No wonder HRW opposes the IHRA working definition.

The Obama administration supported the IHRA definition. Some 30 countries and many international organizations support the IHRA definition. 

Human Rights Watch might oppose attacking random Jews because of the assumption that they are Zionist, but it fully supports the hate that animates such attacks while denying the undeniable fact that most Jews indeed support Zionism. 

HRW provides an ideological justification for attacking Jews. It is in no small part responsible for these recent attacks. If Zionism is racist as HRW claims, it is righteous to attack the racists. 

Today's antisemitism hides behind obsessive hatred of Israel to justify itself. HRW's similarly obsessive focus on Israel proves that it shares the same hate that the attackers in Los Angeles and New York have. 

An article supposedly opposing antisemitism is actually an ideological justification for antisemitism. 

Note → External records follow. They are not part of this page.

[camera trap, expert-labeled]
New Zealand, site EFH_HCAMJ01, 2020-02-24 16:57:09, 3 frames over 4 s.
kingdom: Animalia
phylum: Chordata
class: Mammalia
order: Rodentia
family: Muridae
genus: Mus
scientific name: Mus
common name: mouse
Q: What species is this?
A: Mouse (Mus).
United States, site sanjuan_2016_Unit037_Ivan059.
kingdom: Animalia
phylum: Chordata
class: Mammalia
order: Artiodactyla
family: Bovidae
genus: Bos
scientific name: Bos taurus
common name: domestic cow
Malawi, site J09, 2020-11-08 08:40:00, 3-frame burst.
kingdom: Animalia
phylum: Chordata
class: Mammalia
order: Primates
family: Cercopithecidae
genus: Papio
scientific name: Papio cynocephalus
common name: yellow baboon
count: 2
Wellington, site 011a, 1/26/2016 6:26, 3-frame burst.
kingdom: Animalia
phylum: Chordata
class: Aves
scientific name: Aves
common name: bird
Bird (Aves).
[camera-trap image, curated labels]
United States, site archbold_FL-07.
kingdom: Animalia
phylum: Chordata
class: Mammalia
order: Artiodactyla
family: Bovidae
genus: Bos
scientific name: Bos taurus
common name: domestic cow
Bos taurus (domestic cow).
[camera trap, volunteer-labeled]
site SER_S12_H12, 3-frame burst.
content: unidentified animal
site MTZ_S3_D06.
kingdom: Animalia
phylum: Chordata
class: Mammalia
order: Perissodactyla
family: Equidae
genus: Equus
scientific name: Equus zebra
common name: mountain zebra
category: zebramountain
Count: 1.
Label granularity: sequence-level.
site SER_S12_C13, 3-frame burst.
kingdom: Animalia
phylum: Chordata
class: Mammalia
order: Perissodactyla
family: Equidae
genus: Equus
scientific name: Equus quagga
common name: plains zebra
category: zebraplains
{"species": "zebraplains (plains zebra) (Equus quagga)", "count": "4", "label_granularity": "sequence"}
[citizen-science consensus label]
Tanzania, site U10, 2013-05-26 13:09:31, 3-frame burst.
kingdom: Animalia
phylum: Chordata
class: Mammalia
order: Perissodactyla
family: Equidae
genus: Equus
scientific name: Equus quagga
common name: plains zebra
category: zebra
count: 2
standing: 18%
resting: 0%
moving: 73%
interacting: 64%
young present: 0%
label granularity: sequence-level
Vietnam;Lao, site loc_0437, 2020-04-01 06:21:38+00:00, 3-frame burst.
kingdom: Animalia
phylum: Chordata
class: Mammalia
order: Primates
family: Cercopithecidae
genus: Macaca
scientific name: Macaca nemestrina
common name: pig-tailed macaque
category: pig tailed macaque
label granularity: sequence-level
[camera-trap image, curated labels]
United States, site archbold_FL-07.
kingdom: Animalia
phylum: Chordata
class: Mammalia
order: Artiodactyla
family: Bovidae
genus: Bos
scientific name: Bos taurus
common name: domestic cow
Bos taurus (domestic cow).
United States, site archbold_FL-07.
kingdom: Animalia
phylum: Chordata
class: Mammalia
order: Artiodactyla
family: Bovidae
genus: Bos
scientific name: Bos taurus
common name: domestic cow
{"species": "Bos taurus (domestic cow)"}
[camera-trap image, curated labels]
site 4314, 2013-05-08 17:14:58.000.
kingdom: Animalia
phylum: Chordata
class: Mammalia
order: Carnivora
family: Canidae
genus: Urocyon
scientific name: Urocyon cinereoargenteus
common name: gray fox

HRW is telling its antisemitic allies that there is nothing wrong with their hate. It is justified as "evidence-based criticism of Israel" with HRW providing the doctored "evidence."  

Sure, they shouldn't attack a few random Jews on the streets of New York. Instead, they should join HRW is demanding Israel be replaced by another Arab state that would oppress and attack every Jew in the Middle East.